While summer usually means long days outside, sun protection should be part of daily life regardless of season, weather, or activities. Choosing a sunscreen can appear daunting with all the different kinds, terms, and brands commercially available.
Sunscreens not only help reduce the incidence of skin cancer, but also help prevent wrinkles better than Botox®. The smoothest skin has been protected from sun damage. Understanding your sunscreen and the terms on the bottle, can help you choose a better product to protect your skin.
Sun Protection Factor, SPF
SPF is a number that measures the ability to block out the sun. A higher SPF generally means more sun protection, but only to a certain degree. No sunscreen can block 100 percent of the sun.
SPF is only a relative guide in terms of protection from the sun’s rays, as many other variables of a sunscreen go into actual sun protection. Factors such as thickness of application, uniform spread of application, frequency of application, and water/sweat exposure all affect the sunscreen’s ability for sun protection.
Plastic surgeons and dermatologists agree that SPF 30 or above is what to look for on the bottle. SPF 30 or above can block more than 97% of the sun’s burning rays.
Broad Spectrum, UVA and UVB protection
This term on sunscreen bottles means that it protects against both UVA and UVB rays. Broad spectrum is a very important feature on a sunscreen, otherwise you won’t be sufficiently protected.
UVA and UVB are components of the sun’s ultraviolet rays. These rays are not visible to the human eye, but damage the skin. Both types of UV radiation produce genetic mutations in the skin’s DNA that can lead to skin cancer. Both UVA and UVB protection are important in a sunscreen.
UVA contributes to wrinkles and skin cancer. It penetrates deep into the skin, but not the major factor for sun burns. UVA accelerates photoaging (ie. wrinkles) and skin cancer by damaging collagen and elastic tissue of the deeper dermis.
UVB is more intense than UVA, but only penetrates the top layers of skin (ie. epidermis). UVB is more responsible for sun burns, in addition to causing skin cancers.
The active ingredients listed on the bottle provide the actual sun protection. The sunscreen’s method of protection from UV rays is physical, chemical, or combined.
Mineral sunscreens are made of minerals such as zinc and/or titanium that provide a literal barrier to physically block light. Think of these minerals as a physical shield that don’t let light pass. These sunscreens reflect light and thus tend to be white in appearance. The FDA has plenty of safety information on these two active ingredients.
Chemical sunscreens protect differently than physical ones by absorbing light like a sponge, rather than blocking light. The light radiation is converted to heat and released to your skin. Some of this protection stops working over time as the chemical become less effective over time. Examples of chemical sunscreen active ingredients include oxybenzone and avobenzone. The FDA does not have sufficient safety information on chemical ingredients.

- _Tasks to carry out_:
1 > List every factor that the sunscreen text says affects a sunscreen's ability to protect from the sun.
2 > Write a continuation of the sunscreen text, starting after its last sentence.
The material after the text can be left aside.

- _Input data_:

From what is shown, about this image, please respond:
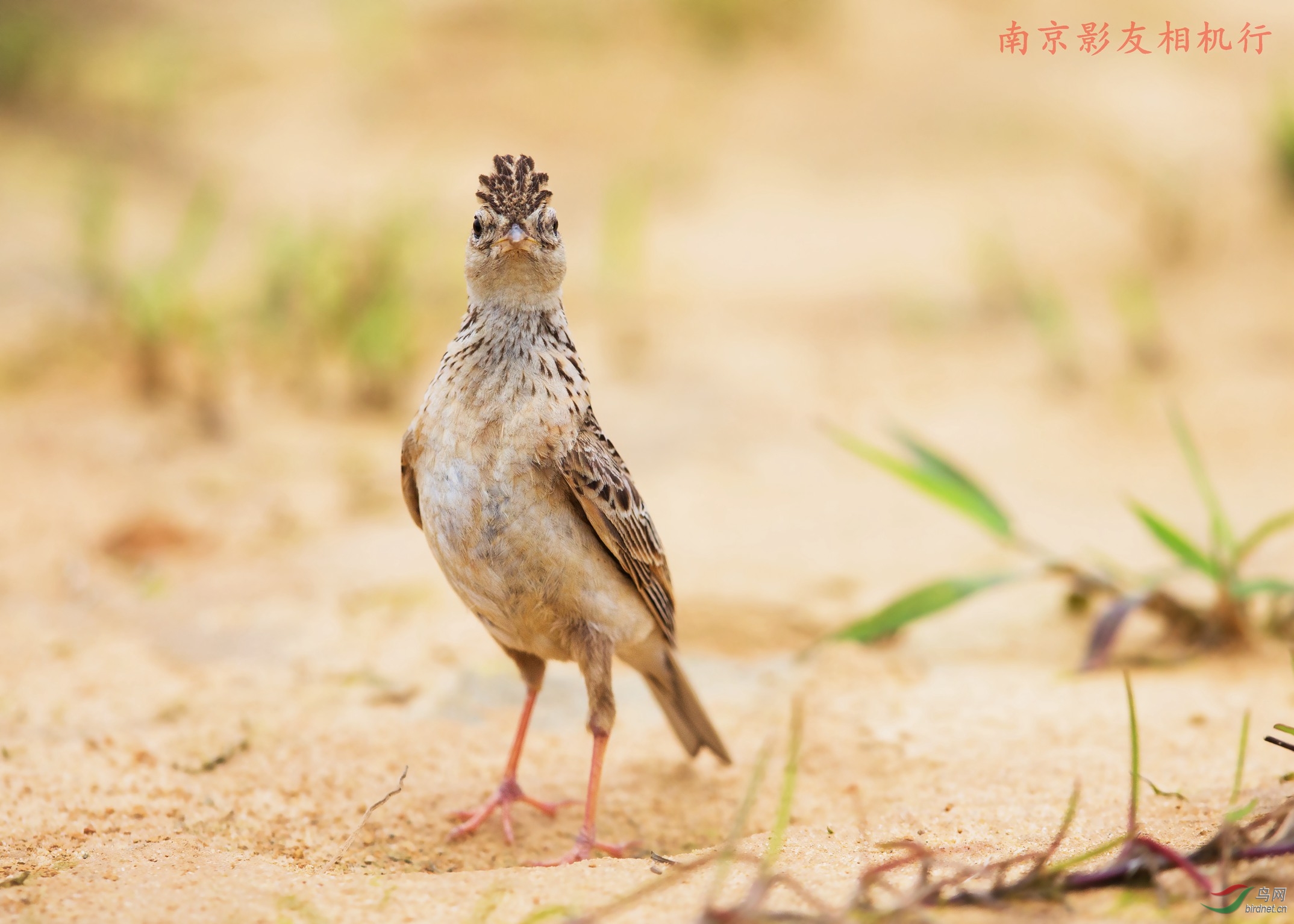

- _Responses in order_:
1 >
- Thickness of application
- Uniform spread of application
- Frequency of application
- Water/sweat exposure

2 >
Chemical sunscreens are more likely to irritate the skin or cause allergies, as compared to physical sunscreens. Evidence also shows that chemical sunscreens are also absorbed into the bloodstream and may affect hormone levels. Lastly, some chemical sunscreens also have a negative effect on the environment, especially marine life and coral reefs.
Water or Sweat resistance
No sunscreen is waterproof. Rather, a sunscreen can vary on its water resistance. FDA labeling notes how long a sunscreen can last in the water (or sweating) before reapplication. Even if you haven’t been in the water, one should reapply sun screens routinely every 2 hours.
Sport, Swim, Splash, Sensitive
Various other terms are marketing terms rather than a regulated or medical terms. As many users are active outdoors, companies label sunscreens with various terms to make them more appealing to enthusiasts.
Bonus Sun Protection
One really can’t put on too much sunscreen for protection, and most don’t apply enough. Apply in layers and rub in different direction to ensure adequate coverage. Skin should be glistening after every application.
Sunscreen is a foundation to skin care everyday all throughout the year, not just on hot, summer days at the beach. Sunscreen alone, however, is not sufficient for adequate protection. Learn how plastic surgeons and dermatologists enjoy the sun and protect their skin.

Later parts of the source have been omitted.